*Short task:* Write out every entry exactly as it stands.

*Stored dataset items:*
##############################

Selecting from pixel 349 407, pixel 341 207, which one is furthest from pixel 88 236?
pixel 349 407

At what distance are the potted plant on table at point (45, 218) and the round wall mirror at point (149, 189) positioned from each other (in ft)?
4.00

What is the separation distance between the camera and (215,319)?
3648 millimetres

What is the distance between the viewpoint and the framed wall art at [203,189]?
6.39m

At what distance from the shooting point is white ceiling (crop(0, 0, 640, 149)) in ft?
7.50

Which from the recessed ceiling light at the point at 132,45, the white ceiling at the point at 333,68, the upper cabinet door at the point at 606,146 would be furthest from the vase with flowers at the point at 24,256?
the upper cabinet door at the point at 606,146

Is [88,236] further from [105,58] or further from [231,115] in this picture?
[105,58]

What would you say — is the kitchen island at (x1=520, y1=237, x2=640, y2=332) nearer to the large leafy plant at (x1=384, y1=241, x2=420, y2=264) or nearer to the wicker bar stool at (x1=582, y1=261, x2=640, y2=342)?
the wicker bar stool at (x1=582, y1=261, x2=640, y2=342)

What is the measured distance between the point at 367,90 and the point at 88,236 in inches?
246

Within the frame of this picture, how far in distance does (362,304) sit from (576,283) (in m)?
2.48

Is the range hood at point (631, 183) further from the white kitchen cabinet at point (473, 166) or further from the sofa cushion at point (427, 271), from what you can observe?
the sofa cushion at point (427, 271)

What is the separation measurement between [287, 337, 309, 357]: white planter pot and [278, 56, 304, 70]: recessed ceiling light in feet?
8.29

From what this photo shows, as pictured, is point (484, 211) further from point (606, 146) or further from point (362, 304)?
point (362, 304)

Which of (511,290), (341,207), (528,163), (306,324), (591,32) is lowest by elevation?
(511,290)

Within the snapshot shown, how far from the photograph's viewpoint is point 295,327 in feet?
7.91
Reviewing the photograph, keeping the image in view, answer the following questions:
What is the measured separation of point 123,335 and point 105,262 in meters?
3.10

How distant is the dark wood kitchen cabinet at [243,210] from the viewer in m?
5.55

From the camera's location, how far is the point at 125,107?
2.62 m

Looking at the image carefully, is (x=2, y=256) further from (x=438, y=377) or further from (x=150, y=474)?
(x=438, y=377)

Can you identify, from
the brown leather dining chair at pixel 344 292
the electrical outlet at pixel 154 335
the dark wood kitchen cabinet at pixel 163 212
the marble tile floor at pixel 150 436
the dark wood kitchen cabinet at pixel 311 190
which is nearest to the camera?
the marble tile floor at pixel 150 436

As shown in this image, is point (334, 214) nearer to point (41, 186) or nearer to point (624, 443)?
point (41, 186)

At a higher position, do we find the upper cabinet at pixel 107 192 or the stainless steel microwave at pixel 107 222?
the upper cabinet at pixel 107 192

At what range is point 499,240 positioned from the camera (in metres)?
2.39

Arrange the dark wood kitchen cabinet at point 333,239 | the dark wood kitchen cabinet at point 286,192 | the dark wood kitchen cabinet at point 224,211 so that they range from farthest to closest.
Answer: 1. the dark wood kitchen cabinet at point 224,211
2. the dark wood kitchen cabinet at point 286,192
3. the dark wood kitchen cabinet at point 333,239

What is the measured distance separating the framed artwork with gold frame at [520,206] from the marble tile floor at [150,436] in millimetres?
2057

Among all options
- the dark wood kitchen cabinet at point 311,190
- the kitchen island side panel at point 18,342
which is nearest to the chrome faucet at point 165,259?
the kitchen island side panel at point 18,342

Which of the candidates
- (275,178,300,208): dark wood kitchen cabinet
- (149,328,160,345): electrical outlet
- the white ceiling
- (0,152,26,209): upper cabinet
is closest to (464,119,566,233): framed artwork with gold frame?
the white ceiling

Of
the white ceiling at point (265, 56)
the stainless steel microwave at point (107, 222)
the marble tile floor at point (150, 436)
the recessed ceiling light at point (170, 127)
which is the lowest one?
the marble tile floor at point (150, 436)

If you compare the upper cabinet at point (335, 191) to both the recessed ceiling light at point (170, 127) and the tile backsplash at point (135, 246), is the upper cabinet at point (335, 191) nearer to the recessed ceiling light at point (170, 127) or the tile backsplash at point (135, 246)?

##############################

*Response to the exercise:*
Selecting from pixel 349 407, pixel 341 207, which one is furthest from pixel 88 236?
pixel 349 407

At what distance are the potted plant on table at point (45, 218) and the round wall mirror at point (149, 189) positioned from each other (in ft)?
4.00

What is the separation distance between the camera and (215,319)?
3648 millimetres

What is the distance between the viewpoint and the framed wall art at [203,189]?
6.39m

At what distance from the shooting point is white ceiling (crop(0, 0, 640, 149)) in ft?
7.50

Which from the recessed ceiling light at the point at 132,45, the white ceiling at the point at 333,68, the upper cabinet door at the point at 606,146 would be furthest from the vase with flowers at the point at 24,256?
the upper cabinet door at the point at 606,146

Is [88,236] further from [105,58] or further from [231,115] in this picture?
[105,58]

What would you say — is the kitchen island at (x1=520, y1=237, x2=640, y2=332) nearer to the large leafy plant at (x1=384, y1=241, x2=420, y2=264) or nearer to the wicker bar stool at (x1=582, y1=261, x2=640, y2=342)?
the wicker bar stool at (x1=582, y1=261, x2=640, y2=342)

What is the measured distance between the point at 367,90 and the point at 88,236 in inches?
246

Within the frame of this picture, how far in distance does (362,304) sit from (576,283) (in m)?
2.48

Is the range hood at point (631, 183) further from the white kitchen cabinet at point (473, 166) or further from the sofa cushion at point (427, 271), from what you can observe?
the sofa cushion at point (427, 271)

What is the separation measurement between [287, 337, 309, 357]: white planter pot and [278, 56, 304, 70]: recessed ceiling light in feet?
8.29

From what this photo shows, as pictured, is point (484, 211) further from point (606, 146) or further from point (362, 304)?
point (362, 304)

Which of (511,290), (341,207), (528,163), (306,324), (591,32) is lowest by elevation?
(511,290)

Within the snapshot shown, how far from the photograph's viewpoint is point 295,327 in feet?
7.91
Reviewing the photograph, keeping the image in view, answer the following questions:
What is the measured separation of point 123,335 and point 105,262 in meters?
3.10

How distant is the dark wood kitchen cabinet at [243,210] from the viewer in m?
5.55

From the camera's location, how far is the point at 125,107?
2.62 m

Looking at the image carefully, is (x=2, y=256) further from (x=438, y=377) or further from (x=150, y=474)?
(x=438, y=377)

Can you identify, from
the brown leather dining chair at pixel 344 292
the electrical outlet at pixel 154 335
the dark wood kitchen cabinet at pixel 163 212
the marble tile floor at pixel 150 436
the dark wood kitchen cabinet at pixel 311 190
which is nearest to the camera?
the marble tile floor at pixel 150 436

As shown in this image, is point (334, 214) nearer to point (41, 186) or nearer to point (624, 443)?
point (41, 186)

At a higher position, do we find the upper cabinet at pixel 107 192 or the stainless steel microwave at pixel 107 222?
the upper cabinet at pixel 107 192

At what range is point 499,240 positioned from the camera (in metres)?
2.39

Arrange the dark wood kitchen cabinet at point 333,239 | the dark wood kitchen cabinet at point 286,192 | the dark wood kitchen cabinet at point 224,211 so that they range from farthest to closest.
Answer: 1. the dark wood kitchen cabinet at point 224,211
2. the dark wood kitchen cabinet at point 286,192
3. the dark wood kitchen cabinet at point 333,239

What is the measured distance separating the framed artwork with gold frame at [520,206] from the marble tile floor at [150,436] in millimetres?
2057

Among all options
- the dark wood kitchen cabinet at point 311,190
- the kitchen island side panel at point 18,342
which is nearest to the chrome faucet at point 165,259?
the kitchen island side panel at point 18,342

Which of the candidates
- (275,178,300,208): dark wood kitchen cabinet
- (149,328,160,345): electrical outlet
- the white ceiling
- (0,152,26,209): upper cabinet
is closest to (464,119,566,233): framed artwork with gold frame?
the white ceiling

Of
the white ceiling at point (265, 56)
the stainless steel microwave at point (107, 222)
the marble tile floor at point (150, 436)
the recessed ceiling light at point (170, 127)
which is the lowest one?
the marble tile floor at point (150, 436)

If you compare the upper cabinet at point (335, 191) to both the recessed ceiling light at point (170, 127) and the tile backsplash at point (135, 246), is the upper cabinet at point (335, 191) nearer to the recessed ceiling light at point (170, 127) or the tile backsplash at point (135, 246)?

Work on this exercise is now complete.